— start of DOCUMENT SEGMENT —

# Not a coincidence....



## Camerata (Dec 8, 2010)

I feel that it is not a coincidence that I have stumbled upon this website.  In the short time that I have been a member, I have recieved great guidance and I have began my journey to becoming an enlightned, better man. Thank you guys for all your support thus far, and future support as well.


----------



## Bro.BruceBenjamin (Dec 8, 2010)

Welcome to the forums my brother. The journey is just beginning. Have lots of patience and clean underwear good luck.


----------



## Blake Bowden (Dec 8, 2010)

Camerata said:


> I feel that it is not a coincidence that I have stumbled upon this website.  In the short time that I have been a member, I have recieved great guidance and I have began my journey to becoming an enlightned, better man. Thank you guys for all your support thus far, and future support as well.


 
Glad we could help


----------



## Bro. Stewart P.M. (Dec 9, 2010)

Welcome to Masons of Texas!

Square Well!!


----------



## Casey (Dec 11, 2010)

I feel ya brother.  This site has helped me greatly so far myself.  There are great many knowledgeable and helpful brethren on this site, some that have traveled a few weeks, some that have for a good many years.  And all of them want to help and watch you grow and become a better man and mason.  Welcome!


----------



## Benton (Dec 11, 2010)

To echo Brother Holder, this site is an amazing resource. You'll find discussion on many topics that you can't find formally discussed elsewhere on the web, or sometimes even within your own lodge. Take it in, read and participate as much as you can, you'll learn an amazing amount about Freemasonry while you're here.


----------



## JohnnyFlotsam (Dec 11, 2010)

Camerata said:


> I feel that it is not a coincidence that I have stumbled upon this website.  In the short time that I have been a member, I have recieved great guidance and *I have began my journey to becoming an enlightned, better man*. Thank you guys for all your support thus far, and future support as well.



*That *is what it's all about. Welcome aboard!


----------



## jwhoff (Dec 13, 2010)

Brother Camerata,

Good to have you aboard.  Even better to see that you are interested in _brightening_ up your travels.  To few are.  We need more masons who study and take the craft seriously.  

Stay hungry ... jwhoff


----------

— end of DOCUMENT SEGMENT —

TASKS TO CARRY OUT.
a. From the welcome thread, reproduce the part that opens with the words containing "Good to have" and closes with "the craft seriously.".
b. According to the welcome thread, why does Benton call the site an amazing resource?

— start of SOURCE MATERIAL —

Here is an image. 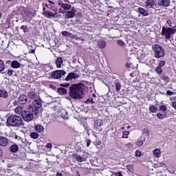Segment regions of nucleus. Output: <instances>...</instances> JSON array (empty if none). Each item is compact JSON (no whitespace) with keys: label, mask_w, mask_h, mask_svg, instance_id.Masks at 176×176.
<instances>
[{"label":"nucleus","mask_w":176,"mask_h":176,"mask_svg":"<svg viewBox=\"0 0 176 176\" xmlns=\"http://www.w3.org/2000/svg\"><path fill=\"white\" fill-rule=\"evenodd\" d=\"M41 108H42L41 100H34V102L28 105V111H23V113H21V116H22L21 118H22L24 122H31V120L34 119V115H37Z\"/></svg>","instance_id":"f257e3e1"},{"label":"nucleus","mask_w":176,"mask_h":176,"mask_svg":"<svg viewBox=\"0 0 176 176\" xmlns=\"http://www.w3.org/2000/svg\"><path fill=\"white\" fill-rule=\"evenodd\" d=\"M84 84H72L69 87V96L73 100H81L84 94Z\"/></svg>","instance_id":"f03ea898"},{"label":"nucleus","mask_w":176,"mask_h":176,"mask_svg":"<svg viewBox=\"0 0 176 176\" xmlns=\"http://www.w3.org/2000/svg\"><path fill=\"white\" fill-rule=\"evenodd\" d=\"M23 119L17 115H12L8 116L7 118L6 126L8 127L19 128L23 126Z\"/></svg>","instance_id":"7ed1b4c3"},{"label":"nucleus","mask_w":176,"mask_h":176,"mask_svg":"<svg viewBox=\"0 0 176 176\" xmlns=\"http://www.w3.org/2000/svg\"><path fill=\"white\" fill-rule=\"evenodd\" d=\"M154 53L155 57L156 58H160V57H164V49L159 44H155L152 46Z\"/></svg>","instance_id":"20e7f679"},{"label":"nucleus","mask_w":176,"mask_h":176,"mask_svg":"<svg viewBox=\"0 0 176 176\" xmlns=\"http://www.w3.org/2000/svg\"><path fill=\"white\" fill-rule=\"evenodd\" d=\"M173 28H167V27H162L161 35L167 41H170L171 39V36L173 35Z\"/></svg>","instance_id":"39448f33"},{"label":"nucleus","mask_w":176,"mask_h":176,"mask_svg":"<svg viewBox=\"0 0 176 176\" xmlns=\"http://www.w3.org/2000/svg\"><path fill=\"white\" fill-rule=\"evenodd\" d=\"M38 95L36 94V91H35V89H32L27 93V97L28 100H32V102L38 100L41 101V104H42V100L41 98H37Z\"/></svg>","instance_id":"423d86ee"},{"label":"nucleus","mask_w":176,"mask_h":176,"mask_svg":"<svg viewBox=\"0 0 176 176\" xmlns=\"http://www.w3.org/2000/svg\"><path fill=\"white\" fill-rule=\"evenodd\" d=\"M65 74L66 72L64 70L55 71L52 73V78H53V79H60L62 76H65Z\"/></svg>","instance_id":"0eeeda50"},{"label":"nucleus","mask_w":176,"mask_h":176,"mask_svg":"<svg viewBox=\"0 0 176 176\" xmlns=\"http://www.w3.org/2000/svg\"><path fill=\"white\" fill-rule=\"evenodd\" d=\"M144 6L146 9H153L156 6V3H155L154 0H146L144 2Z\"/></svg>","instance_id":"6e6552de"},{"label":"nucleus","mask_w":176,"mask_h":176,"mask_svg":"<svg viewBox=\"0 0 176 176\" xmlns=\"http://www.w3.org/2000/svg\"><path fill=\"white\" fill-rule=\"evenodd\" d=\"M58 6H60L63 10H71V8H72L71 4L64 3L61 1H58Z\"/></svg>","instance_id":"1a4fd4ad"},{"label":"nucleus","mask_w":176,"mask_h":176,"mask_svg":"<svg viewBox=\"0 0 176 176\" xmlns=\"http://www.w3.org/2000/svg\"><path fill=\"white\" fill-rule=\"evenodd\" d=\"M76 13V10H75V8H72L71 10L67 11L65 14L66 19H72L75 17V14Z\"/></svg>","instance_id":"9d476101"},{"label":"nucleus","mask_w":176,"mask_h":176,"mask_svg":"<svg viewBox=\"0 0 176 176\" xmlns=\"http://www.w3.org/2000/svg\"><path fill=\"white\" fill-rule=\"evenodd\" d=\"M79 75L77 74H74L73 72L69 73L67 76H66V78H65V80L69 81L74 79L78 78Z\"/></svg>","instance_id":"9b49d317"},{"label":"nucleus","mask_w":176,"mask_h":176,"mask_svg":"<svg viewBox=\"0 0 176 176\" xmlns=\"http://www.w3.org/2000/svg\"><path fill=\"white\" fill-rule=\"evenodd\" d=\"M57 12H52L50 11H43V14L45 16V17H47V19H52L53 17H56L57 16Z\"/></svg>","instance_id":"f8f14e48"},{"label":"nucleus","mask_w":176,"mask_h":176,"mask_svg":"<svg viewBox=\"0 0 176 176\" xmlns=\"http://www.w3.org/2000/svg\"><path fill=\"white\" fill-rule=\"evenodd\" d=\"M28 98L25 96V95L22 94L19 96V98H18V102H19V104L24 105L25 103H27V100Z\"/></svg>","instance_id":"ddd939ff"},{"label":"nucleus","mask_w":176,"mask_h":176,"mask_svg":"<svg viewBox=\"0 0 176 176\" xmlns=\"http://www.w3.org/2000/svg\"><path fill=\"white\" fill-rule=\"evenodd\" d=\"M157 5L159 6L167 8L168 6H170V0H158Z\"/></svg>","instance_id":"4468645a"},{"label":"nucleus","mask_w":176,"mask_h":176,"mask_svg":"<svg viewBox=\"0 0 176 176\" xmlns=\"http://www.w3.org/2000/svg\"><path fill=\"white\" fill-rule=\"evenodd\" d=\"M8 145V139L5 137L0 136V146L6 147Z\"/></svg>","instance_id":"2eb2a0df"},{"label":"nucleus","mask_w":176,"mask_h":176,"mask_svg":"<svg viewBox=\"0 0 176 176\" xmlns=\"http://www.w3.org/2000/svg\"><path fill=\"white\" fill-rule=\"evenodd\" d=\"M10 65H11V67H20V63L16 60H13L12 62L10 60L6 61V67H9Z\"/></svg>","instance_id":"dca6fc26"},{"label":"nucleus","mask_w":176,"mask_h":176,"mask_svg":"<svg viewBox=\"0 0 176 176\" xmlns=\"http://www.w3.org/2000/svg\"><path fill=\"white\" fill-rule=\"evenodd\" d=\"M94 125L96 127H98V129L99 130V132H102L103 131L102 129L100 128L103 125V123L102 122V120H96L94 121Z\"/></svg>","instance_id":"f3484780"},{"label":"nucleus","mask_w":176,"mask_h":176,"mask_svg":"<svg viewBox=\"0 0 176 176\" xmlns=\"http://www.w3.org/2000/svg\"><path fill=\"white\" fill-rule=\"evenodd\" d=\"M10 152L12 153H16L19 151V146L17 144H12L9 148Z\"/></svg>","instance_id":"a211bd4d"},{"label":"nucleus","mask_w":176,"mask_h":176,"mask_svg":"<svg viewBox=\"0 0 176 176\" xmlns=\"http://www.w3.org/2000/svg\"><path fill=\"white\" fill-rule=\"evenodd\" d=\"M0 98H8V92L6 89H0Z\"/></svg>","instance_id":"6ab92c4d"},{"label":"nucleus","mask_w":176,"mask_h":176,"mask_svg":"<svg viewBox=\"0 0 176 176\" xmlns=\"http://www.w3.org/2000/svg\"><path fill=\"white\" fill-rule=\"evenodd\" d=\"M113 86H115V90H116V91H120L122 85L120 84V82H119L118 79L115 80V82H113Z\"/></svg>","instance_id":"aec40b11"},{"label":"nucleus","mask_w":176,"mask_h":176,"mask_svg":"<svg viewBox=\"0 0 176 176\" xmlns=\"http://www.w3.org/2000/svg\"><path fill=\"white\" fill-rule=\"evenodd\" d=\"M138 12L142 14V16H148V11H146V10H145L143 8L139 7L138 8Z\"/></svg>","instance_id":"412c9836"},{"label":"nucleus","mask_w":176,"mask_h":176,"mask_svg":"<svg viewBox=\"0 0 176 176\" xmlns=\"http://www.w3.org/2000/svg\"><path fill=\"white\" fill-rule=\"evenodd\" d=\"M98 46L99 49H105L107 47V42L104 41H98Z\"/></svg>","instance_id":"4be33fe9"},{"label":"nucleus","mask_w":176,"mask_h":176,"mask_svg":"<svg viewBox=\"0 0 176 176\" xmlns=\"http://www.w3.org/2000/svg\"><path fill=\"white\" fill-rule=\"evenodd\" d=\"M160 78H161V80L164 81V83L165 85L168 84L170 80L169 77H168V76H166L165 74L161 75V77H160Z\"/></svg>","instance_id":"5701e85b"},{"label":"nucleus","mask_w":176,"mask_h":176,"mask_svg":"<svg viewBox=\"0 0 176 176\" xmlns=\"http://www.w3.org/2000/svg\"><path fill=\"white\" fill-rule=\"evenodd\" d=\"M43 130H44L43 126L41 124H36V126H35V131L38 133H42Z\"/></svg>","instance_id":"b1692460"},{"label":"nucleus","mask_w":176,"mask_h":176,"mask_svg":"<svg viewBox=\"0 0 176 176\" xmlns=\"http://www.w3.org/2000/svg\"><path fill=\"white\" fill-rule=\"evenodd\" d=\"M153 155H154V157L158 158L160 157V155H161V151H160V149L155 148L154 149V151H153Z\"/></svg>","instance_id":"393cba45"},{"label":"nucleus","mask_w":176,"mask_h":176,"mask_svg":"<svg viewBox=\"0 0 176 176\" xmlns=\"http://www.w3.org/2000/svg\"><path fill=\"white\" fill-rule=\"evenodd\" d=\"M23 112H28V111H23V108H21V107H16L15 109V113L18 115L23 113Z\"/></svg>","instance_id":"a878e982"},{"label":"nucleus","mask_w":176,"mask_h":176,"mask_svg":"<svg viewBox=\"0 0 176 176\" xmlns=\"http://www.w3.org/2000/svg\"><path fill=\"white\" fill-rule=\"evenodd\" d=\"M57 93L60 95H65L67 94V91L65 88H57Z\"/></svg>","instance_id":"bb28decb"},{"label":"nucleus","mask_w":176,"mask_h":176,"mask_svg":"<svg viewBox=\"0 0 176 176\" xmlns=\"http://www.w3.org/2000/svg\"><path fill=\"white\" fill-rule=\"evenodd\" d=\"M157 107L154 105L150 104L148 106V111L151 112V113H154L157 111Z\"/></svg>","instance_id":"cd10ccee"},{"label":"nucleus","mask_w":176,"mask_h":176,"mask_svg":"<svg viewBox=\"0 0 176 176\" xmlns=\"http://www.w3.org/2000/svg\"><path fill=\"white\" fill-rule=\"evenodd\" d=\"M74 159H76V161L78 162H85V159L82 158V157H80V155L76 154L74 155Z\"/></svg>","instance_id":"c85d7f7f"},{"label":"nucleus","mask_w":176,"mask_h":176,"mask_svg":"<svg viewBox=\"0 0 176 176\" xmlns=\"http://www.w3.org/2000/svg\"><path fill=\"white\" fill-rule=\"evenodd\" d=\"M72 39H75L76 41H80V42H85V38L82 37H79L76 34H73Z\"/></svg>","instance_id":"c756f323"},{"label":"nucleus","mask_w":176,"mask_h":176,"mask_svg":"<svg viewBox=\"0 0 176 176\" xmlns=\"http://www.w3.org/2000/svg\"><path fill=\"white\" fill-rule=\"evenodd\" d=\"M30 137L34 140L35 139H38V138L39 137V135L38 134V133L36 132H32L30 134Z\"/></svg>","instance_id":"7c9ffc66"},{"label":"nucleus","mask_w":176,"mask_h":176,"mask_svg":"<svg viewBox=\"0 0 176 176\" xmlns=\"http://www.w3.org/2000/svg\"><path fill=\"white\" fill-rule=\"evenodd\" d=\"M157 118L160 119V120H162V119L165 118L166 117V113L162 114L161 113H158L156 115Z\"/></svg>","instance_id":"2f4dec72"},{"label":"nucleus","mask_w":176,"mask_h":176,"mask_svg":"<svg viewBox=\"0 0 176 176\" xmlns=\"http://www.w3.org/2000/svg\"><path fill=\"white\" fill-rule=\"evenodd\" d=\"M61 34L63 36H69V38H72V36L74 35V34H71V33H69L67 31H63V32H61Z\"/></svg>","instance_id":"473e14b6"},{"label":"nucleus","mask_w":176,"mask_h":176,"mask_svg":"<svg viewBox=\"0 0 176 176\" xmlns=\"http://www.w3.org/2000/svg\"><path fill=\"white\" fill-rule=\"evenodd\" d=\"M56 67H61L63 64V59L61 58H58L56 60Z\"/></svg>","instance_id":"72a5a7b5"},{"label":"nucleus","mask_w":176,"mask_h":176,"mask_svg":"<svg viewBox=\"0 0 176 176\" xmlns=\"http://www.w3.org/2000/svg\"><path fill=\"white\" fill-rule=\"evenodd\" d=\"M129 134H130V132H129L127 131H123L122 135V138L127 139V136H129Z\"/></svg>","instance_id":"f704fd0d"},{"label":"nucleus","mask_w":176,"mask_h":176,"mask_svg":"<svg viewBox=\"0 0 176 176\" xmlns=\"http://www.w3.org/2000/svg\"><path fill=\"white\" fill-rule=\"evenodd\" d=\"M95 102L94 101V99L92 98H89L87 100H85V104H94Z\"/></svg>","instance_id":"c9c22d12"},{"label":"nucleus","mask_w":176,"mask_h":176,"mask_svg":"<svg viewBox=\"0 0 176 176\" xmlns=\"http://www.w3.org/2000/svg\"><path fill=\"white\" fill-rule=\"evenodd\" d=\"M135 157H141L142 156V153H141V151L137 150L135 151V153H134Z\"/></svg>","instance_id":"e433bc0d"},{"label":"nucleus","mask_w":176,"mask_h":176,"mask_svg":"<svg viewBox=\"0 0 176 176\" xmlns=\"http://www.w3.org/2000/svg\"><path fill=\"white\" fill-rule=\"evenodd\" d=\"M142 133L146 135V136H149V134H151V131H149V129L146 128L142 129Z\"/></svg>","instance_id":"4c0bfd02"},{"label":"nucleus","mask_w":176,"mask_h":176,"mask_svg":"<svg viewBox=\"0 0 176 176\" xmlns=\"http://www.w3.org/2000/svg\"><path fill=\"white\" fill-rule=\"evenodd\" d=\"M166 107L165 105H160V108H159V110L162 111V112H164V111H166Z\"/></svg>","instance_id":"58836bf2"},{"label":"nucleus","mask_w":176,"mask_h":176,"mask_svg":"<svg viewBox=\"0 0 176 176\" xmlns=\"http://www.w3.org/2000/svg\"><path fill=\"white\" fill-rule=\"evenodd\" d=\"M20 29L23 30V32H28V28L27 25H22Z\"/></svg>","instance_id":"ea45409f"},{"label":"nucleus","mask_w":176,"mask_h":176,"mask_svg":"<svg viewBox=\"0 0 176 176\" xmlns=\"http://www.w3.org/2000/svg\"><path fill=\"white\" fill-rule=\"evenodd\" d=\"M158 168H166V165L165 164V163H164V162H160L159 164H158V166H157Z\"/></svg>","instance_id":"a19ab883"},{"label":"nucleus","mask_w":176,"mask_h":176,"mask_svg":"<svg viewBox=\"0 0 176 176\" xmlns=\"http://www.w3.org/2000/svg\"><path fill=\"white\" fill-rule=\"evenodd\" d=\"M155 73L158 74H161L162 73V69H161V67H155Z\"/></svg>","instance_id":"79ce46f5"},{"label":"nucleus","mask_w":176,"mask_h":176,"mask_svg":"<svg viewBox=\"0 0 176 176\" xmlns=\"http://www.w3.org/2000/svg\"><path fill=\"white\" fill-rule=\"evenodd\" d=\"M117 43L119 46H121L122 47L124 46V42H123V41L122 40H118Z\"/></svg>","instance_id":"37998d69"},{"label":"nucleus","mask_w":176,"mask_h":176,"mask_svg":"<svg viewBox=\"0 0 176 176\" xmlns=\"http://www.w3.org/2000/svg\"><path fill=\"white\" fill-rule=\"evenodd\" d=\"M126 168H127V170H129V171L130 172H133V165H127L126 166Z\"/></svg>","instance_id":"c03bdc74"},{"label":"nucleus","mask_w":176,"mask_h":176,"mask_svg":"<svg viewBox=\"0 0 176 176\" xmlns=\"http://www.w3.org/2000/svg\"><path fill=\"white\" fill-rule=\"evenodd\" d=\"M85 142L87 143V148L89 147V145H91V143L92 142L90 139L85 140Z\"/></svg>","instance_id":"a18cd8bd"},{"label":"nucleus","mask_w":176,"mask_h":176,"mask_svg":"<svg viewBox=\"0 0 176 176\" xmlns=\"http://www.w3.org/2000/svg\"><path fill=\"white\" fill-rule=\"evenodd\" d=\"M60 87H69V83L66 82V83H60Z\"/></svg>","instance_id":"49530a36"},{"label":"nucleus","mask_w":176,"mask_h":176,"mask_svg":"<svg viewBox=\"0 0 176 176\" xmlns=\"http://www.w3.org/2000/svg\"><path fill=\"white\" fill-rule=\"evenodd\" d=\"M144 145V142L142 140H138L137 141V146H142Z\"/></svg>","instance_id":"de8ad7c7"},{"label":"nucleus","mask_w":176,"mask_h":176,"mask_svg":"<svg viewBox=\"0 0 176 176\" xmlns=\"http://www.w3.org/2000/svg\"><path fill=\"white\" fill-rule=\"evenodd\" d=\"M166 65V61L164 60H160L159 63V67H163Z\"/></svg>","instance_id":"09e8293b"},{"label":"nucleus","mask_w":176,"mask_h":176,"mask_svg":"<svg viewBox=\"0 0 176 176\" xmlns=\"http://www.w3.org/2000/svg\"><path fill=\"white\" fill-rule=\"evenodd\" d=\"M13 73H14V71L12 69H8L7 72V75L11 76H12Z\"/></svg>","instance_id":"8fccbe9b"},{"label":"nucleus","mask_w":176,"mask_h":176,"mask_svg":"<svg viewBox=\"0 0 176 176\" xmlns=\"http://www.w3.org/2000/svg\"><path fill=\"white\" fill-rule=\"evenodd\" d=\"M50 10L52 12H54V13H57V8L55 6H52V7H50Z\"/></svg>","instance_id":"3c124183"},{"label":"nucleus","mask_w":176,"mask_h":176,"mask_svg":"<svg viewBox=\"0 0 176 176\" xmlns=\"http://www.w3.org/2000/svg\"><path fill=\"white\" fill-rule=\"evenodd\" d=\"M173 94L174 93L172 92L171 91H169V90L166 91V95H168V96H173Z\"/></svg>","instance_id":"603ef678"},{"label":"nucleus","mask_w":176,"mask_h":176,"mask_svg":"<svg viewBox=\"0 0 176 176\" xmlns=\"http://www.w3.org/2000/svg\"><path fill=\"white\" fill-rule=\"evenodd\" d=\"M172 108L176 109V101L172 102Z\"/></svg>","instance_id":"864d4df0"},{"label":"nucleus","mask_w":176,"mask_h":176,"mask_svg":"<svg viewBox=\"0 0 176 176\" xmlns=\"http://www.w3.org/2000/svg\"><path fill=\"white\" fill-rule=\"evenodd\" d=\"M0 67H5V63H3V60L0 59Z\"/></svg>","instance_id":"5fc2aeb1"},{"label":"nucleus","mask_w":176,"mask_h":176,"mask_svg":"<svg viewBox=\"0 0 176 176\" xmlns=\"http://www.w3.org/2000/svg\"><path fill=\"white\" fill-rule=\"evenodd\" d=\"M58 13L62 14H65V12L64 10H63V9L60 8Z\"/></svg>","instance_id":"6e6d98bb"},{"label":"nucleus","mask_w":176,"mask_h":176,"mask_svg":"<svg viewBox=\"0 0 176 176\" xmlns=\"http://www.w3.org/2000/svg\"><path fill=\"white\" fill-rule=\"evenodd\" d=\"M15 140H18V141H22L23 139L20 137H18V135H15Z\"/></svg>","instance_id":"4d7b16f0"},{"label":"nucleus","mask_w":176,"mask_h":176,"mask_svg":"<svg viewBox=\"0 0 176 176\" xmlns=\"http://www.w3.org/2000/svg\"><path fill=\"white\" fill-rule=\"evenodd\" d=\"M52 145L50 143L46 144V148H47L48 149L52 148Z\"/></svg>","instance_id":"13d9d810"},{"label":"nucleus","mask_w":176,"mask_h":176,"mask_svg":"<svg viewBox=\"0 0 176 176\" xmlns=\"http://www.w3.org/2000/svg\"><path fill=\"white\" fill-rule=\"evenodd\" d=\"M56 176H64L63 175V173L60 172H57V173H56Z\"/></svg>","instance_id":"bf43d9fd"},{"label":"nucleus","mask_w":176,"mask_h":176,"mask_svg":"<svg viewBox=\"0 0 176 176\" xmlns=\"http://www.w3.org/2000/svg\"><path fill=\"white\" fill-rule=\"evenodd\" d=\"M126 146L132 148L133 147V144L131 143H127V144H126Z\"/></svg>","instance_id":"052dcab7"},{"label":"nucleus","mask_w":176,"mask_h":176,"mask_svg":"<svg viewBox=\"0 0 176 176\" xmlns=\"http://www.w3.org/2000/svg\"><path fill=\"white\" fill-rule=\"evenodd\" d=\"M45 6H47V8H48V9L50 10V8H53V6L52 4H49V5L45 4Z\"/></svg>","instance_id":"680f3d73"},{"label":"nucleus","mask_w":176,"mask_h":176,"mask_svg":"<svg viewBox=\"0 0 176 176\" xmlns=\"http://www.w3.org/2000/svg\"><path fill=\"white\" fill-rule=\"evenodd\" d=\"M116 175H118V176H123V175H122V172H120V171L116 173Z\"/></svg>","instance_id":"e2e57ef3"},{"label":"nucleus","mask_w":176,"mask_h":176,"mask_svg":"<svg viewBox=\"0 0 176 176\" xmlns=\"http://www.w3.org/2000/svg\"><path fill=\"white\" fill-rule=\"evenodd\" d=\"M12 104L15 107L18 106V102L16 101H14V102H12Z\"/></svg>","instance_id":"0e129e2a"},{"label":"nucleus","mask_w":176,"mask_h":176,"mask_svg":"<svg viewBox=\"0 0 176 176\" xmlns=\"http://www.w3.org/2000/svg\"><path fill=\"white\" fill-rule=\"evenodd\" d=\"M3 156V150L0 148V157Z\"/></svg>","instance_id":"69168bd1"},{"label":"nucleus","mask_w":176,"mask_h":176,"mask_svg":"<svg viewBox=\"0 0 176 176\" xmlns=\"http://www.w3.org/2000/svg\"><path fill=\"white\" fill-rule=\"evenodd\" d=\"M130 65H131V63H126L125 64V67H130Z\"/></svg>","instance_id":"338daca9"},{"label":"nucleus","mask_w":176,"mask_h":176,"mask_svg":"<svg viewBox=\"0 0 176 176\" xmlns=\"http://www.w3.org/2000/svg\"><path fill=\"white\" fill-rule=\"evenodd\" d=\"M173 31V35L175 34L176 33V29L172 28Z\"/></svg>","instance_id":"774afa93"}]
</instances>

— end of SOURCE MATERIAL —

RESPONSES TO THE EXERCISE.
a.
Good to have you aboard.  Even better to see that you are interested in _brightening_ up your travels.  To few are.  We need more masons who study and take the craft seriously.

b. Benton says the site has discussion on many topics that you can't find formally discussed elsewhere on the web, or sometimes even within your own lodge.